____ Data section
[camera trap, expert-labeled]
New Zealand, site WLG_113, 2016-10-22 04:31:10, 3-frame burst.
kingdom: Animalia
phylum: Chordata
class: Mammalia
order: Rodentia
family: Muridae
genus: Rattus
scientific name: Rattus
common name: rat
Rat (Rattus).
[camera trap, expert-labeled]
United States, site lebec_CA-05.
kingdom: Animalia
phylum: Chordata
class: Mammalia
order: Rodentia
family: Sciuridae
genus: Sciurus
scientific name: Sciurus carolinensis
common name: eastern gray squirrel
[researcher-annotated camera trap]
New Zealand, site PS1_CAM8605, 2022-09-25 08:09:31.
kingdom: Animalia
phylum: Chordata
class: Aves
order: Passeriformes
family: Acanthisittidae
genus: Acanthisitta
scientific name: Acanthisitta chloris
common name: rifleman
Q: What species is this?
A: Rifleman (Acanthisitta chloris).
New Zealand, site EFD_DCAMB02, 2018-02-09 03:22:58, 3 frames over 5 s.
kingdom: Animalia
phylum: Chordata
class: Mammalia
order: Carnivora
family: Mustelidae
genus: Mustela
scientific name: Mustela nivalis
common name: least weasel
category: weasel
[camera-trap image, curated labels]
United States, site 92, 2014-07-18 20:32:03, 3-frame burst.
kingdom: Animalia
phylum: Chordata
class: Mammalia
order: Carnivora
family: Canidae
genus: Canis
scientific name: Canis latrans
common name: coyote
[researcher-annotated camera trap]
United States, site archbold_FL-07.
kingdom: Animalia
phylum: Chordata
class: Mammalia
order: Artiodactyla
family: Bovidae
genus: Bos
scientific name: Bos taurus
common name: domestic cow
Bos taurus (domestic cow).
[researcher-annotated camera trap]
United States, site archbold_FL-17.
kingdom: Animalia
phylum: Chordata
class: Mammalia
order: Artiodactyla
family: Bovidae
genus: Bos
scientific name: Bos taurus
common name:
________
— Brief —
Only the lines from the one containing "common name: eastern gray squirrel" through the last line of the records should appear, each written out exactly.

— Completed exercise —
common name: eastern gray squirrel
[researcher-annotated camera trap]
New Zealand, site PS1_CAM8605, 2022-09-25 08:09:31.
kingdom: Animalia
phylum: Chordata
class: Aves
order: Passeriformes
family: Acanthisittidae
genus: Acanthisitta
scientific name: Acanthisitta chloris
common name: rifleman
Q: What species is this?
A: Rifleman (Acanthisitta chloris).
New Zealand, site EFD_DCAMB02, 2018-02-09 03:22:58, 3 frames over 5 s.
kingdom: Animalia
phylum: Chordata
class: Mammalia
order: Carnivora
family: Mustelidae
genus: Mustela
scientific name: Mustela nivalis
common name: least weasel
category: weasel
[camera-trap image, curated labels]
United States, site 92, 2014-07-18 20:32:03, 3-frame burst.
kingdom: Animalia
phylum: Chordata
class: Mammalia
order: Carnivora
family: Canidae
genus: Canis
scientific name: Canis latrans
common name: coyote
[researcher-annotated camera trap]
United States, site archbold_FL-07.
kingdom: Animalia
phylum: Chordata
class: Mammalia
order: Artiodactyla
family: Bovidae
genus: Bos
scientific name: Bos taurus
common name: domestic cow
Bos taurus (domestic cow).
[researcher-annotated camera trap]
United States, site archbold_FL-17.
kingdom: Animalia
phylum: Chordata
class: Mammalia
order: Artiodactyla
family: Bovidae
genus: Bos
scientific name: Bos taurus
common name:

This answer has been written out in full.